### Completa quanto segue
a) Nel brano sui soggetti armati, da chi sarebbe stato composto il personale paramilitare che ha partecipato alla liberazione degli ostaggi cinesi in Sudan?
b) Sostituisci "convogli civili" con "navi mercantili" nel brano sui soggetti armati e riscrivi tutto il passo da "Il pericolo è, tuttavia, una" giù fino a "e pescatori indiani.".

### Testo di riferimento
Il pericolo è, tuttavia, una diffusa presenza di soggetti armati in territori o acque straniere, e le minacce a cui, purtroppo, si può incorrere in aree ad elevata pericolosità. Nell’azione della liberazione degli ostaggi cinesi in Sudan, di cui si è accennato più sopra, il personale paramilitare che ha appoggiato le forse sudanesi, sarebbe stato composto da contractors privati cinesi. Si tratta, quindi, in generale, di una rischiosa quanto sempre più diffusa tendenza alla presenza di forze militari o paramilitari a supporto delle attività economiche, produttive e commerciali, come già sta avvenendo per la difesa dalla pirateria marittima di convogli civili, e come ha dimostrato l’incidente nelle acque dell’oceano Indiano con protagonisti due militari italiani e pescatori indiani.

### Dati grezzi
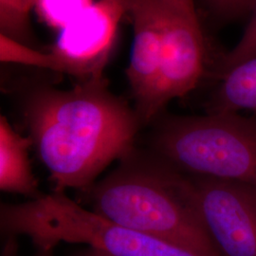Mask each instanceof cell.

### Risultati
a) Da contractors privati cinesi.

b)
Il pericolo è, tuttavia, una diffusa presenza di soggetti armati in territori o acque straniere, e le minacce a cui, purtroppo, si può incorrere in aree ad elevata pericolosità. Nell’azione della liberazione degli ostaggi cinesi in Sudan, di cui si è accennato più sopra, il personale paramilitare che ha appoggiato le forse sudanesi, sarebbe stato composto da contractors privati cinesi. Si tratta, quindi, in generale, di una rischiosa quanto sempre più diffusa tendenza alla presenza di forze militari o paramilitari a supporto delle attività economiche, produttive e commerciali, come già sta avvenendo per la difesa dalla pirateria marittima di navi mercantili, e come ha dimostrato l’incidente nelle acque dell’oceano Indiano con protagonisti due militari italiani e pescatori indiani.